§ MATERIAL PROVIDED

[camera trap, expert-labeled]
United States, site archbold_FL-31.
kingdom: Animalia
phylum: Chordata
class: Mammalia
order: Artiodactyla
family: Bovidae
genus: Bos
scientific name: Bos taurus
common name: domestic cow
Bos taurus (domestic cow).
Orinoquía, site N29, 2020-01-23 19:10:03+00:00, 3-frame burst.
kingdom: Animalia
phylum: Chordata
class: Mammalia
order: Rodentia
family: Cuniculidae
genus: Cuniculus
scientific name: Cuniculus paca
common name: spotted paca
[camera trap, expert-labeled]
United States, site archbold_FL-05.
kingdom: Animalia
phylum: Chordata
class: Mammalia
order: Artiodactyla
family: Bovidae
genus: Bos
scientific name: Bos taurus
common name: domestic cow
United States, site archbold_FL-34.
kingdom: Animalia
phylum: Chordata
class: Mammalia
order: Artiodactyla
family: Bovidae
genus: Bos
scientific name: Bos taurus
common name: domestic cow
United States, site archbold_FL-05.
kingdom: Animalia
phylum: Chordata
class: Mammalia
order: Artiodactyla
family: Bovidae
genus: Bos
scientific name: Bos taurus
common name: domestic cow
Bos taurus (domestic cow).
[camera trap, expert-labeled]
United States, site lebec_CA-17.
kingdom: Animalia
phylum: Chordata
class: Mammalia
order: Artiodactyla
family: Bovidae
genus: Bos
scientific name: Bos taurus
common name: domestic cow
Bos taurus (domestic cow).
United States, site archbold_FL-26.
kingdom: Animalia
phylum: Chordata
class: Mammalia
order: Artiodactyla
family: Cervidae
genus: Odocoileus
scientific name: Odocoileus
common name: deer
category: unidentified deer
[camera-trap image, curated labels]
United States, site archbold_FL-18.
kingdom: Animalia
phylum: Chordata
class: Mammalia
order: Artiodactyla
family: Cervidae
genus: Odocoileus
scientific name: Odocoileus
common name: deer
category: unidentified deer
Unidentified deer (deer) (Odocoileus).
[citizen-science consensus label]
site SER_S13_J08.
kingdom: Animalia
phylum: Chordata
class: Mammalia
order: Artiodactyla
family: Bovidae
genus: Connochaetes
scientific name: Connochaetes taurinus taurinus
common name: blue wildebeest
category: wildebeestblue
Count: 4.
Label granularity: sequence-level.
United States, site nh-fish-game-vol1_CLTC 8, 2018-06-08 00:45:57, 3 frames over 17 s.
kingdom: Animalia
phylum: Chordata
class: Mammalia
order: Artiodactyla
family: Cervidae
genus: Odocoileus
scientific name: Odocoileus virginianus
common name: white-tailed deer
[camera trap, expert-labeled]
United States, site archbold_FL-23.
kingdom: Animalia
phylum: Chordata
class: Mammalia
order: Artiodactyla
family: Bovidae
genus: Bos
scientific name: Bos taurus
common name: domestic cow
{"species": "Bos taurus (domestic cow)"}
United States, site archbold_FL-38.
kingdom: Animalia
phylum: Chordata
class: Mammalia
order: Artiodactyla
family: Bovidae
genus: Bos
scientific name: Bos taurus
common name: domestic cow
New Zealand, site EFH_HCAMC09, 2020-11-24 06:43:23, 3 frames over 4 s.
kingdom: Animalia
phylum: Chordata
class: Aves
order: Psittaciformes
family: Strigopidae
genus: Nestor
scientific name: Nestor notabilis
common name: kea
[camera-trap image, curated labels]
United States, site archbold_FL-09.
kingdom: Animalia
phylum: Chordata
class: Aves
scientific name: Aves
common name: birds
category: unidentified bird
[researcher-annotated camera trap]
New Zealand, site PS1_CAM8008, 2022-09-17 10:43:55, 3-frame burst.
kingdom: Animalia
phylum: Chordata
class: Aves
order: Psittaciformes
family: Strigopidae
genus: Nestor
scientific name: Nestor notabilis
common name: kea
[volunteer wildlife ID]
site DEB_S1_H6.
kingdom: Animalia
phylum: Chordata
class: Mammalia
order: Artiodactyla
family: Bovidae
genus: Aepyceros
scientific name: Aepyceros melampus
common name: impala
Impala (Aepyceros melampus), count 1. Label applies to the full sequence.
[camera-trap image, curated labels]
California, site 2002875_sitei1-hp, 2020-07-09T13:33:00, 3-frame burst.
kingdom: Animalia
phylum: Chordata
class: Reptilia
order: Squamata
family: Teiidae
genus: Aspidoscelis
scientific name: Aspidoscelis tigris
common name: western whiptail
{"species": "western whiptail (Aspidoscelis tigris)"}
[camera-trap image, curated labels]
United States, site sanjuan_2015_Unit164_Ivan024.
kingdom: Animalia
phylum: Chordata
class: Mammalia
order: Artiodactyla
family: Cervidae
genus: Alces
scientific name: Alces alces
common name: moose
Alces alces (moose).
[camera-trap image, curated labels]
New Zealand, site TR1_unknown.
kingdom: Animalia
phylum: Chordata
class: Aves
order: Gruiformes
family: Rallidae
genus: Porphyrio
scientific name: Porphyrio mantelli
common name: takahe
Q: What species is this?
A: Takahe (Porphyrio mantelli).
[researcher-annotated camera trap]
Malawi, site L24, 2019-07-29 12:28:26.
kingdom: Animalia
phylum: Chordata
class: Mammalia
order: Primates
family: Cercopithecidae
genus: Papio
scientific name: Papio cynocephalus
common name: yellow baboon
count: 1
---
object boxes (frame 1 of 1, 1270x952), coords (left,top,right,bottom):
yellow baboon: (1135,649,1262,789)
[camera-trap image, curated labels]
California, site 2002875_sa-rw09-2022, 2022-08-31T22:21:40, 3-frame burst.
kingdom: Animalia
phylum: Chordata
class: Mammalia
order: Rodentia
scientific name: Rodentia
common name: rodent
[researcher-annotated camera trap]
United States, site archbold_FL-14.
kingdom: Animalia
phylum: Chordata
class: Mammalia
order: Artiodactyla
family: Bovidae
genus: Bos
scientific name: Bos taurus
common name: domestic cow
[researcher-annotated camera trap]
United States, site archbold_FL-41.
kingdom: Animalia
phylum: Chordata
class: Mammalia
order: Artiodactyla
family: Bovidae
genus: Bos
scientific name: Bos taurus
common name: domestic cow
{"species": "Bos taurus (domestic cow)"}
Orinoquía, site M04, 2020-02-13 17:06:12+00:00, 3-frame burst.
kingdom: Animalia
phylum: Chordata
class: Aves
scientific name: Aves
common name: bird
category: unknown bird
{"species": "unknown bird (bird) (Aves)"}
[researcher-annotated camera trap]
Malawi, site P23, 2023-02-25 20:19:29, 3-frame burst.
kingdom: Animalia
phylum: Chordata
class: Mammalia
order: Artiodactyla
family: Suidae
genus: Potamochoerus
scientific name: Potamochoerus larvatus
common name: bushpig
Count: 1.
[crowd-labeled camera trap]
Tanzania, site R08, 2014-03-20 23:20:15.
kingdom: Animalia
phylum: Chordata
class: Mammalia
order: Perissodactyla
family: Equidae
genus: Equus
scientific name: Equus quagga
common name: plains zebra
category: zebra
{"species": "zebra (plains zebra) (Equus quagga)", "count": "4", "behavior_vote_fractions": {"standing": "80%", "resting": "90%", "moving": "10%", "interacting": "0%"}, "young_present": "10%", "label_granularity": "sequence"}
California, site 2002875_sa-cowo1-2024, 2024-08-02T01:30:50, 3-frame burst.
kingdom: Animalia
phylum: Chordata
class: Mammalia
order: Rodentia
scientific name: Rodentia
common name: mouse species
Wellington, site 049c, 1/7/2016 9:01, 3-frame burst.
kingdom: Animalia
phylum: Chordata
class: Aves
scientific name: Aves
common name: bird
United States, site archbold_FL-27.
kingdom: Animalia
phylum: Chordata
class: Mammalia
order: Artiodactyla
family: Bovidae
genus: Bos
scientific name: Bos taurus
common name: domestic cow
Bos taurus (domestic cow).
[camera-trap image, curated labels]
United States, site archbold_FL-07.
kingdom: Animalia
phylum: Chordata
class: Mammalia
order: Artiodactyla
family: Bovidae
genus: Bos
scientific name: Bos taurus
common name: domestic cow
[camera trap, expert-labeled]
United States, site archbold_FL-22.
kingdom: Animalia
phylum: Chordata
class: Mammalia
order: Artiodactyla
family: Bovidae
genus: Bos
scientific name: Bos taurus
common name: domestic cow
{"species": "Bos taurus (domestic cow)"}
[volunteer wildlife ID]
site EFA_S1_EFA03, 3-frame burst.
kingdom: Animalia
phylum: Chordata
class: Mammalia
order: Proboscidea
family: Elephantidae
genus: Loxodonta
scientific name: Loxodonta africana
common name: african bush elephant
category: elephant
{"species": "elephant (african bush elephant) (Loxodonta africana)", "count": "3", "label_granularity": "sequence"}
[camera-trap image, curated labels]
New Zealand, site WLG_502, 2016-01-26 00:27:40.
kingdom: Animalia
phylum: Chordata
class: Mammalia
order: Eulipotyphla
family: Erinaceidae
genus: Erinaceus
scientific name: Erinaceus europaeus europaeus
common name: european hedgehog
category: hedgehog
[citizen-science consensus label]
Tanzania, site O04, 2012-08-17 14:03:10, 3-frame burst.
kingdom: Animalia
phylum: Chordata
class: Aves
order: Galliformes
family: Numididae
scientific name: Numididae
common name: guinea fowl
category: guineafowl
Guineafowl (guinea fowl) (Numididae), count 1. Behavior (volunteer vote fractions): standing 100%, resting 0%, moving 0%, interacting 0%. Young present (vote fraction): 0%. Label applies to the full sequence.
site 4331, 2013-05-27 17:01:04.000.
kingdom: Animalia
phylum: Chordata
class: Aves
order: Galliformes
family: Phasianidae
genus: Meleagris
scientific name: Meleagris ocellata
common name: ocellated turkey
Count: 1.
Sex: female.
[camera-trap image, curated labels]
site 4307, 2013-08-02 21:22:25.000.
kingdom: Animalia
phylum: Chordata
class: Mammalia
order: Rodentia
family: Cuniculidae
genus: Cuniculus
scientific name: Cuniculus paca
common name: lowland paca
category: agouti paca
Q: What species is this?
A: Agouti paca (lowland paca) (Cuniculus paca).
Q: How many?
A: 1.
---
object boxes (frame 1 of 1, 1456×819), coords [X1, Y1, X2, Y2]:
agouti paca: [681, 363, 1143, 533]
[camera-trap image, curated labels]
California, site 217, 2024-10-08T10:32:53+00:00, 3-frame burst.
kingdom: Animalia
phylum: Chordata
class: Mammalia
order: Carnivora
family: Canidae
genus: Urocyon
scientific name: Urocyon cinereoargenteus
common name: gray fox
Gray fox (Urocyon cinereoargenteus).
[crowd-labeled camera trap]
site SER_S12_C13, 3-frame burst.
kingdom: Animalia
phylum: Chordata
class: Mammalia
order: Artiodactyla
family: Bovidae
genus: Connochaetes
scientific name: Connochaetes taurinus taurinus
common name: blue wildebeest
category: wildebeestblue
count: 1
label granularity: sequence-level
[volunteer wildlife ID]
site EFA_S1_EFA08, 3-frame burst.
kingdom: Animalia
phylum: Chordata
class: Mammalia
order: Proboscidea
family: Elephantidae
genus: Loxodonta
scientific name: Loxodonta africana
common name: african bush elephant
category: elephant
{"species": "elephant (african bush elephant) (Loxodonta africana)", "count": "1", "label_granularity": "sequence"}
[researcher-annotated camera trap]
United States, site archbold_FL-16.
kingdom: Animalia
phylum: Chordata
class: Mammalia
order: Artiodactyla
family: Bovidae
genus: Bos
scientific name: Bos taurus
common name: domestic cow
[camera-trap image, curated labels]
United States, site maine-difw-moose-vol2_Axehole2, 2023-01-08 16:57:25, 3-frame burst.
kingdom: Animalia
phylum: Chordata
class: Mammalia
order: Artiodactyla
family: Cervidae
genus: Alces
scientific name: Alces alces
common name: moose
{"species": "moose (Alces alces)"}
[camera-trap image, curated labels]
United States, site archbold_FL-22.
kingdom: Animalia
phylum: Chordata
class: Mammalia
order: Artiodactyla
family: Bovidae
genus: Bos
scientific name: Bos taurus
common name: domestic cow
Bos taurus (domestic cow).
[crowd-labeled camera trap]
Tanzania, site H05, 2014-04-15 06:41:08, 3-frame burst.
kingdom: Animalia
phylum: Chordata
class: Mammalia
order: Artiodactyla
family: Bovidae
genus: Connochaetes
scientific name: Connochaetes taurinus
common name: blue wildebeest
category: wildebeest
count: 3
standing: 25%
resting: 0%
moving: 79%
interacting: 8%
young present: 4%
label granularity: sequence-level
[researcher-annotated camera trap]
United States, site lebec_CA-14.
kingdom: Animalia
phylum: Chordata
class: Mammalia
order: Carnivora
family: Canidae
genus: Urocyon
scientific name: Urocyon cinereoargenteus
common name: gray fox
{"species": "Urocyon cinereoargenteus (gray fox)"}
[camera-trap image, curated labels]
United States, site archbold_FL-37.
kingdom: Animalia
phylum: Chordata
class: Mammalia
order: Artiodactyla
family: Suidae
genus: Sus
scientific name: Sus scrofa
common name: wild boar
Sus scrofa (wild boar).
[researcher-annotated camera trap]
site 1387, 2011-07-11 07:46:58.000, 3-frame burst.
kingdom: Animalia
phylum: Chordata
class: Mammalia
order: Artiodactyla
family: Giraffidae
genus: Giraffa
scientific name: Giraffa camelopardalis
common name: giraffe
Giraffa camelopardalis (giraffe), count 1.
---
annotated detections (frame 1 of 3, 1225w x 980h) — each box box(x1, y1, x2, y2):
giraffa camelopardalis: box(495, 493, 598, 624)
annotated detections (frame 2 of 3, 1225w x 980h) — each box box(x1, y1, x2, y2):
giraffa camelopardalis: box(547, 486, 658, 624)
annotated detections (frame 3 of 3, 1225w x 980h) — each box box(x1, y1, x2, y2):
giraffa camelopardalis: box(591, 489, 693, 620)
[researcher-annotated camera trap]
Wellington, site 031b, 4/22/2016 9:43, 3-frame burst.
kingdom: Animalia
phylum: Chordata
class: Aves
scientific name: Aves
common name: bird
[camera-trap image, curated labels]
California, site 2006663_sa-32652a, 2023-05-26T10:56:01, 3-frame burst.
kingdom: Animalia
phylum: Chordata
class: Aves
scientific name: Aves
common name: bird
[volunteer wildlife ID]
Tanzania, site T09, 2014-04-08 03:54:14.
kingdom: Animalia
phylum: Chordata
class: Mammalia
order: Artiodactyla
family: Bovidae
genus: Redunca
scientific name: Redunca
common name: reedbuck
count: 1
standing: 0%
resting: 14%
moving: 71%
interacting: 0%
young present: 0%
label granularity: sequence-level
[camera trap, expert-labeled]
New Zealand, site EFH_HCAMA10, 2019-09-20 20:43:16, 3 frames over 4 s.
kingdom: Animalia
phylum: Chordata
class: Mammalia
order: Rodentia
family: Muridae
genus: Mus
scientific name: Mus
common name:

§ ABOUT THIS TASK
Count the lines in the listing above that contain the string "quagga", and give only the count.

§ RESPONSE BELOW
2